Early March’s morning twilight eked through our sagging tent walls. Now the winds were only gusting to 80mph, but our snow walls were defeated and the glacier was scoured. We spent all day digging, excavating a snow cave under the flat glacier. We couldn’t survive another night of wind without it. By that night, the brunt of the storm had passed, but ceaseless wind followed for another five days. We resigned ourselves mostly to the tent and the snow cave, barely escaping long enough to catch a glimpse of our distant prize, the unclimbed monolith Peak 9,304’.

Tad was running out of time and the wind had yet to subside. We called for a weather update: It would calm the next day. We woke at 4 a.m., but the incessant wind persisted. We rolled over and tried to sleep. By 11 a.m. the winds had subsided and only a quiet aura remained. Our pilot had to pick Tad up in less than 24 hours, but we skied away from camp in rapid procession anyway. The south side of Peak 9,304’, a mountain I had long called the “Obelisk,” held its triangular form as we approached.
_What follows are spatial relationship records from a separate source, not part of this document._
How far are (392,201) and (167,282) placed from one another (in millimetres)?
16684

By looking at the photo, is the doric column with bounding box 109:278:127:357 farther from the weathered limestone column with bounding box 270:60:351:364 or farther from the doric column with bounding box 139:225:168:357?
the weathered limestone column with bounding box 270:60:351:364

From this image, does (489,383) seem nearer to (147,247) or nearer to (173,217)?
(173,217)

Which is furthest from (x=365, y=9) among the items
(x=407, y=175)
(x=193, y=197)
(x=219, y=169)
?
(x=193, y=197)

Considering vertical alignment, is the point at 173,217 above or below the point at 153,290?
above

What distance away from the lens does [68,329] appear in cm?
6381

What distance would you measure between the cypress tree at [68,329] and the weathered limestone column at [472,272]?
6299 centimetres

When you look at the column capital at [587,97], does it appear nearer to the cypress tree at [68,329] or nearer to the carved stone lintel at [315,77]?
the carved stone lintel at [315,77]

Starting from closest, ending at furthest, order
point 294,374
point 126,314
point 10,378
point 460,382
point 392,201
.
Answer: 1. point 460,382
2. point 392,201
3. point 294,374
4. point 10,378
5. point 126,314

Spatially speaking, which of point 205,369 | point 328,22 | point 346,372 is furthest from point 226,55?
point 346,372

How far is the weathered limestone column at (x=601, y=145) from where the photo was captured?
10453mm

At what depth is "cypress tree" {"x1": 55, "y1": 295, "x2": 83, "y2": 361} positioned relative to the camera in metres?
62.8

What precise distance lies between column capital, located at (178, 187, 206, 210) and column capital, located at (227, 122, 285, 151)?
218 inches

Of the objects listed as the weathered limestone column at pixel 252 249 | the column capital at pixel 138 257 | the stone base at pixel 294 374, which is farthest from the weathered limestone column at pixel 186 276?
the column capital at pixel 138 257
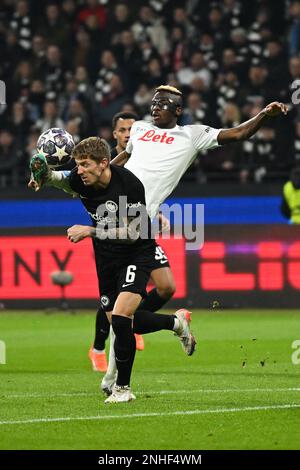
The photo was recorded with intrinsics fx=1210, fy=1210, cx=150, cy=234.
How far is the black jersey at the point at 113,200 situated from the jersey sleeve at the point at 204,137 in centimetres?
108

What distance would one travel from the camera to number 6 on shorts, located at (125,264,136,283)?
9188 mm

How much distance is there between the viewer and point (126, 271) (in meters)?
9.24

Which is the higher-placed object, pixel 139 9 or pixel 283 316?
pixel 139 9

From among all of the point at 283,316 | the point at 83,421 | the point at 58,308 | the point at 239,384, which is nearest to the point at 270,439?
the point at 83,421

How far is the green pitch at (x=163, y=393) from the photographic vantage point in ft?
24.1

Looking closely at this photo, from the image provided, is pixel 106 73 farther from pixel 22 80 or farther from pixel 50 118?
pixel 22 80

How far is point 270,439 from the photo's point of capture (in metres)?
7.24

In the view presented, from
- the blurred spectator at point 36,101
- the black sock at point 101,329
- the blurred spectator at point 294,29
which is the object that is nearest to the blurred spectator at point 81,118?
the blurred spectator at point 36,101

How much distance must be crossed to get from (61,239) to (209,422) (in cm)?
1103

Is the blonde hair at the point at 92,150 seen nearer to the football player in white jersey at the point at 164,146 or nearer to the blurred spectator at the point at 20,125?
the football player in white jersey at the point at 164,146

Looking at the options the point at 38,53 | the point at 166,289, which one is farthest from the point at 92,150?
the point at 38,53

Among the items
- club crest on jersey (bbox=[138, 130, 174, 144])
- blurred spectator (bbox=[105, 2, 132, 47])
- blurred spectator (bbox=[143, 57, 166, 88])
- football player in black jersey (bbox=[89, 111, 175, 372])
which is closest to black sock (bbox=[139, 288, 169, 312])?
football player in black jersey (bbox=[89, 111, 175, 372])

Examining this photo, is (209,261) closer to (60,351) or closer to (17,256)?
(17,256)
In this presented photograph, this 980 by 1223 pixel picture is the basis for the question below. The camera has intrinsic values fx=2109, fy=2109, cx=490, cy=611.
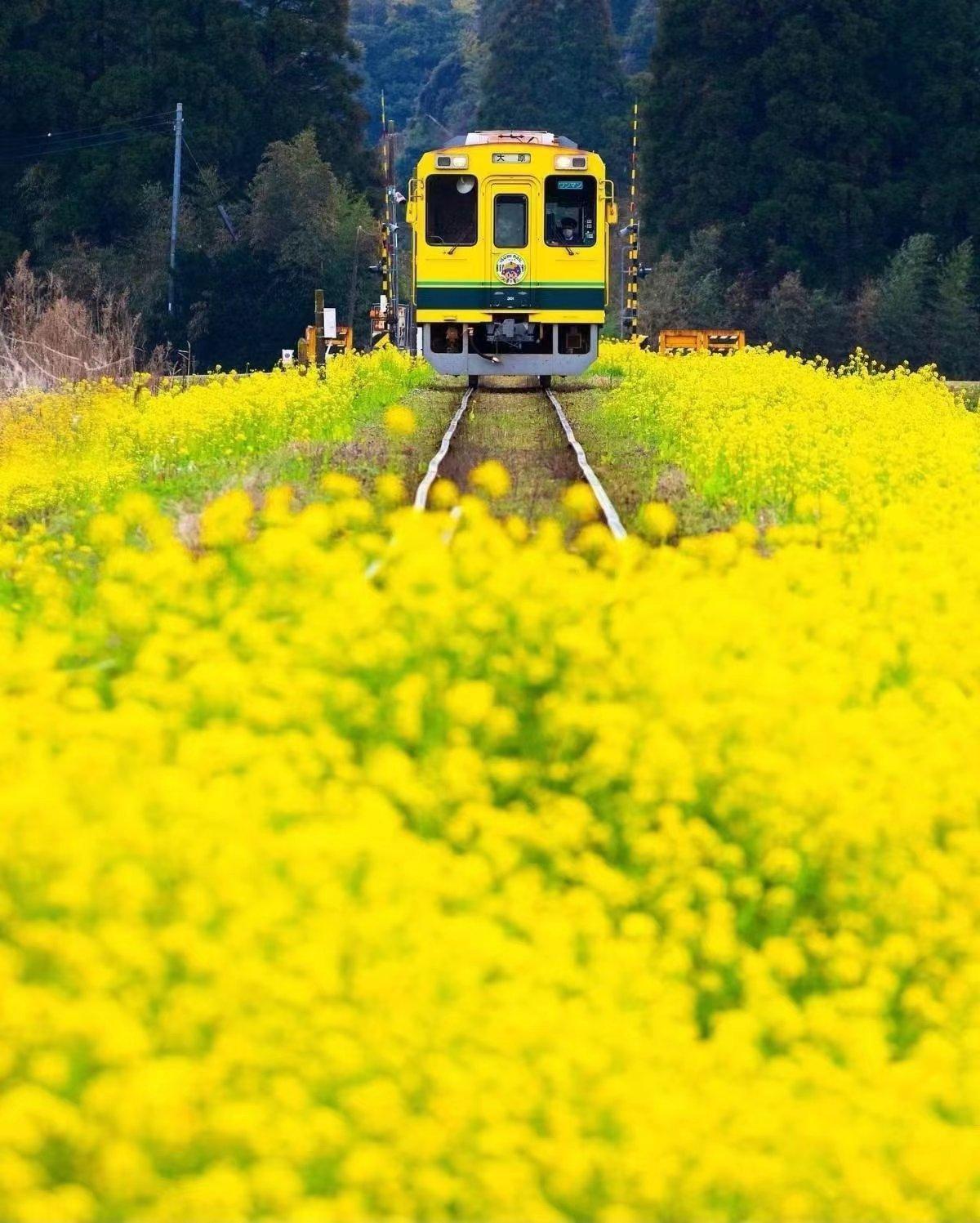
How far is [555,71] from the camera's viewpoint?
78.2m

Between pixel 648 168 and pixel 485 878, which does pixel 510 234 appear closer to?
pixel 485 878

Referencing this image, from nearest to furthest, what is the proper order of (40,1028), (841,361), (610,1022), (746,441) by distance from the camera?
(40,1028)
(610,1022)
(746,441)
(841,361)

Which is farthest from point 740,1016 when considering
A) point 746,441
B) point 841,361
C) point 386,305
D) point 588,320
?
point 841,361

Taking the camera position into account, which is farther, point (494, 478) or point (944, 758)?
point (494, 478)

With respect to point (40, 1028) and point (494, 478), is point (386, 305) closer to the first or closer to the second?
point (494, 478)

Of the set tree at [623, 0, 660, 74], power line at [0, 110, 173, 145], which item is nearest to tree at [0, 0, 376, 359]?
power line at [0, 110, 173, 145]

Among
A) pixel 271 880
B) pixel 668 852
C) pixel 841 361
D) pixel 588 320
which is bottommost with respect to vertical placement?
pixel 841 361

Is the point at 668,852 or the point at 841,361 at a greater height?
the point at 668,852

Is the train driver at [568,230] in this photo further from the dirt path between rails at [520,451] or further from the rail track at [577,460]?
the rail track at [577,460]

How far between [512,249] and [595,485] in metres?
11.5

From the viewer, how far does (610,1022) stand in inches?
175

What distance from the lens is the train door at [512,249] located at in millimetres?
23469

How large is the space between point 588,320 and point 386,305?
11.2m

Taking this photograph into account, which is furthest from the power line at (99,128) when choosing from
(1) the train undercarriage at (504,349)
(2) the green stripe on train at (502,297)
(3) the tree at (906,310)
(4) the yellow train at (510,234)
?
(2) the green stripe on train at (502,297)
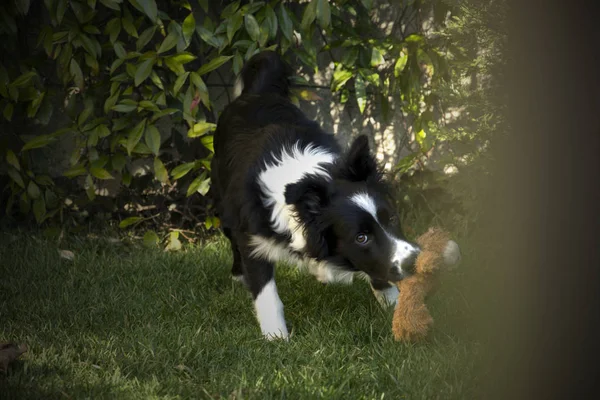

Now on the face, a snow-filled chimney held my picks but threatened to spit me out. After a rope length, a grainy crack offered a decent spot for an anchor. Above this, Tad led a long block of simul-climbing to the base of an ice-streaked headwall. The summit was still many thousands of feet above us. We retreated, and Tad reluctantly flew out the next day as John Giraldo arrived and took his place, fresh and unbeaten by the storms.

John and I quickly reached the previous highpoint on the Obelisk, and I searched for courage to confront the looming ice above. A bad ice screw penetrated snow and aerated ice, then a few feet higher I found a good, small cam. “Watch me, John,” I muttered, “this is really hard and scary.” My tool shuddered and reverberated as it penetrated nominal ice and struck the granite slab underneath. Another swing and a wide stem and I was still moving upward. I swung again, only this time the tool broke through the ice and into air. A two-inch crack! Hanging there, teetering on my pick, I excavated the crack and placed a dreamy cam. The crack continued for another 15 feet. Difficult climbing continued, and I searched for an anchor as the rope came tight. As John followed the crux, I studied my anchor of small cams and pins in bottoming cracks.

Above the crux, we continued in long blocks of simul-climbing. The absence of the wind seemed so strange, and the sun burned our faces. We approached the summit in the afternoon (March 22), high above most of the surrounding peaks. On top, I thought back to the stress of the previous week, and I pushed the pain of a failing relationship from my mind. I thought silently of two words: Emotional Atrophy (1,000m, WI5 M6 A0). Now on the summit, I found a brief moment of long-desired tranquility.